Ouster’s OS1-series lidar are being used in an array of construction and industrial applications, from scanning buildings to enabling perception and navigation for mining, agriculture, and other commercial uses. Building maps using Google Cartographer and the OS1 lidar sensor, or using the OS1 for threat detection, classification, and tracking, are some of the examples found on the company’s blog.
Again, Ouster’s special solid-state lidar architecture enables the company to make the OS1-32 the same size and weight as its 16, 64, and 128-channel siblings. However, this new sensor scans 655,360 points per second, which is double the amount of the 16-channel sensor, and half of the 64-channel.
“Higher resolution helps machines to better understand the physical world and move projects from R&D to commercial availability,” says Ouster CEO and co-founder Angus Pacala.
In addition, the OS1-32 introduces a new modular top cap, enabling tight physical and aesthetic integration into customer platforms for the OS1-series sensors. For customers willing to invest in a custom integration, Ouster will share mechanical and thermal design guidelines necessary to maintain safe, reliable, and performant sensor operation.

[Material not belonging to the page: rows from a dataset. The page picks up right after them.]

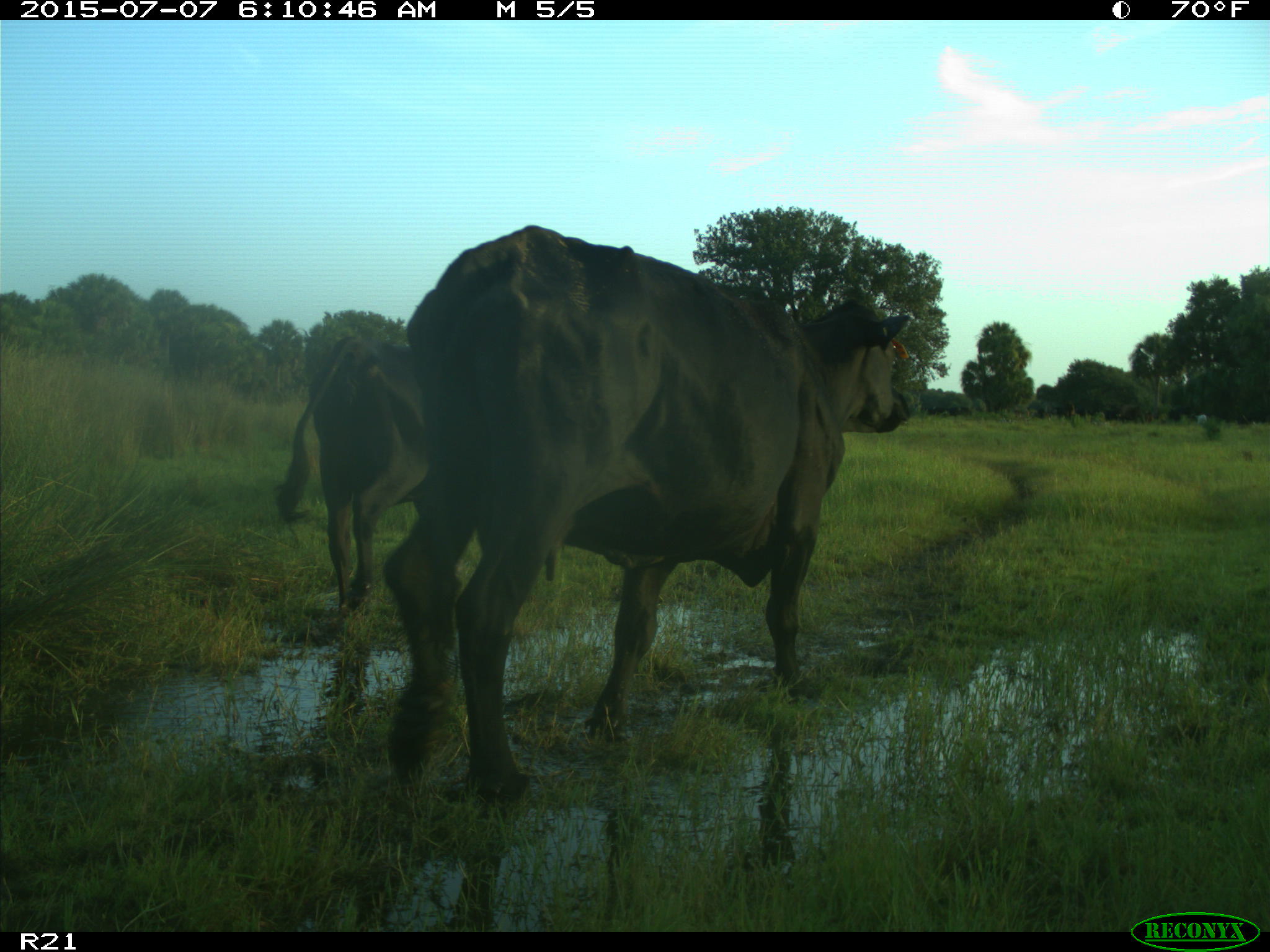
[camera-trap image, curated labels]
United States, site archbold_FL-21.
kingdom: Animalia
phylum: Chordata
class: Mammalia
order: Artiodactyla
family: Bovidae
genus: Bos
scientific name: Bos taurus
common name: domestic cow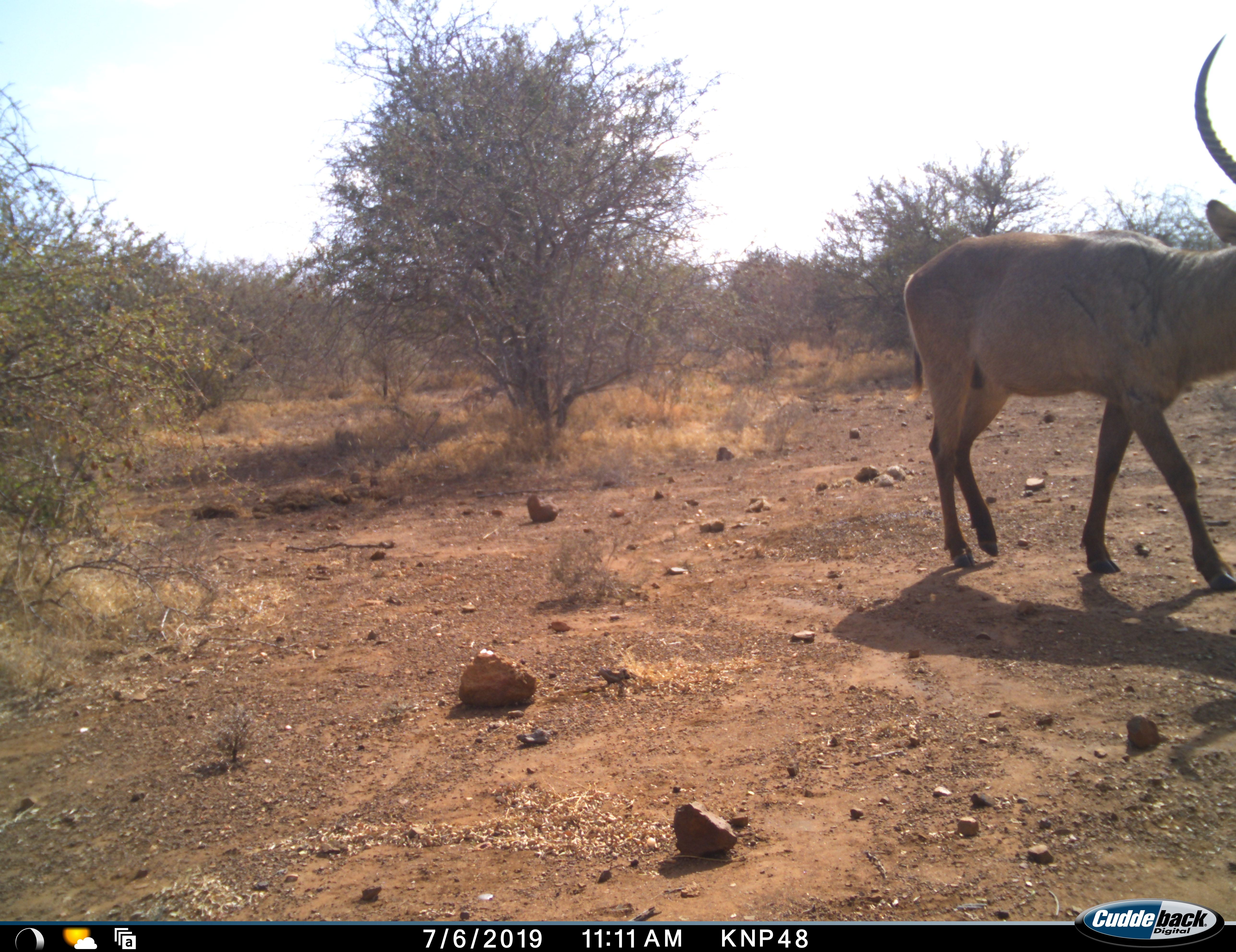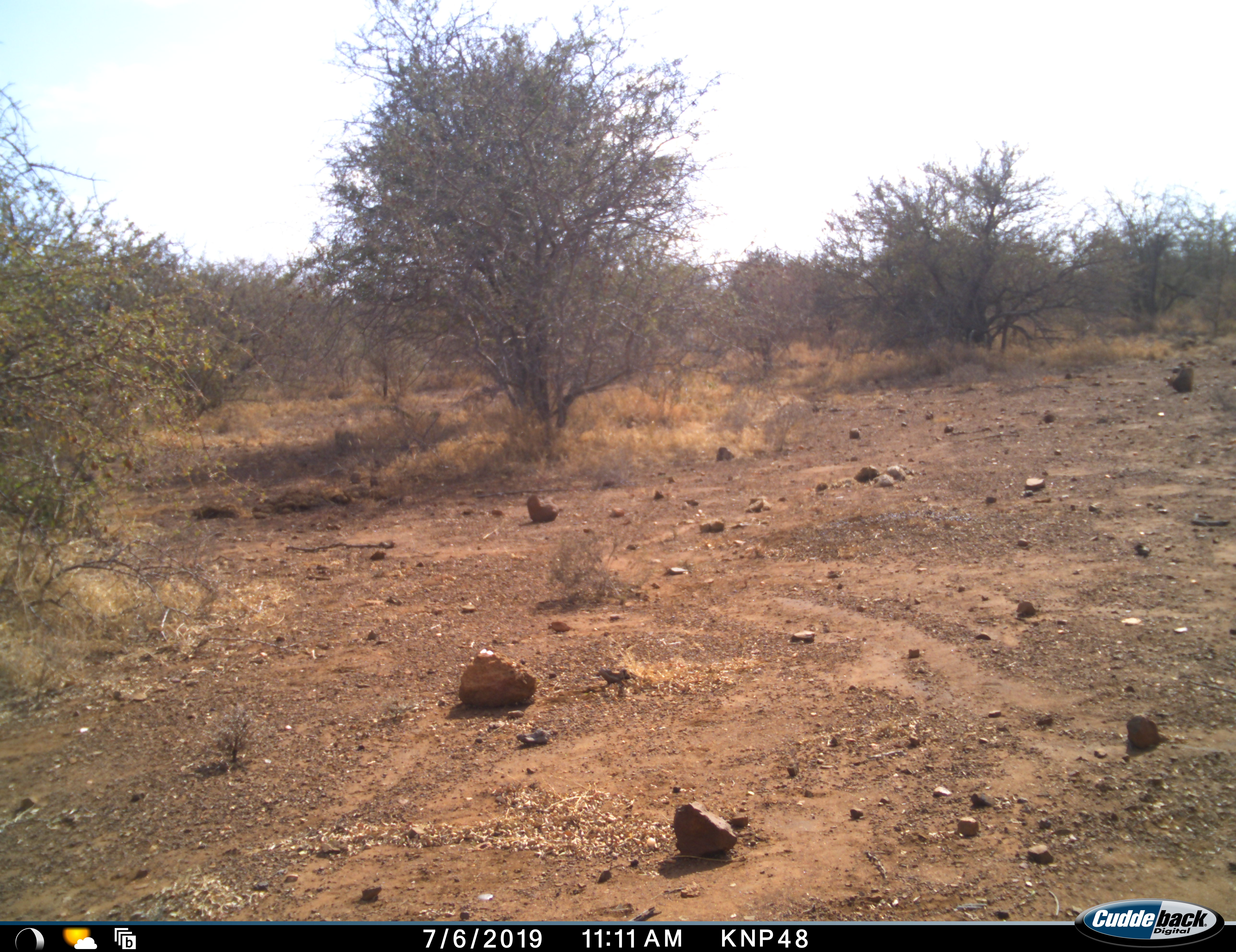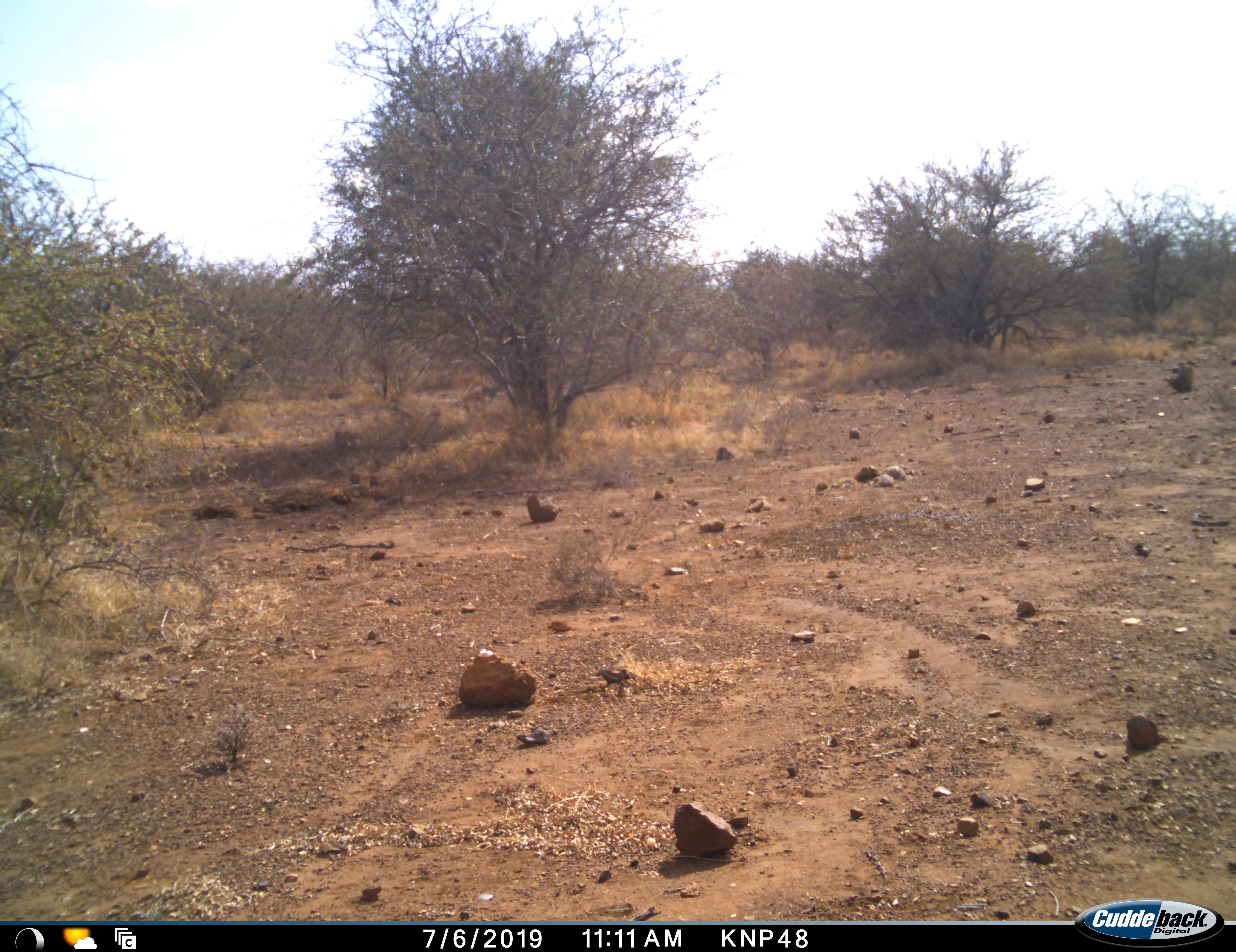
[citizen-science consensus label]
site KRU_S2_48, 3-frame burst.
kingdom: Animalia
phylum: Chordata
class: Mammalia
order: Artiodactyla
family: Bovidae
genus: Kobus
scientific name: Kobus ellipsiprymnus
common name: waterbuck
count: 1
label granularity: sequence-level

Headquartered in San Francisco and founded in 2015, Ouster has secured over 550 customers and $90 million in funding. The company has always been focused on lowering the barrier to entry for lidar sensors, and this new sensor is one more step in making lidar more accessible to boost adoption and enable projects that wouldn’t be able to exist without an affordable, reliable, high-resolution sensor.
As for the future, Ouster has hinted that they plan have a series of big announcements at CES 2020 which will take place in January.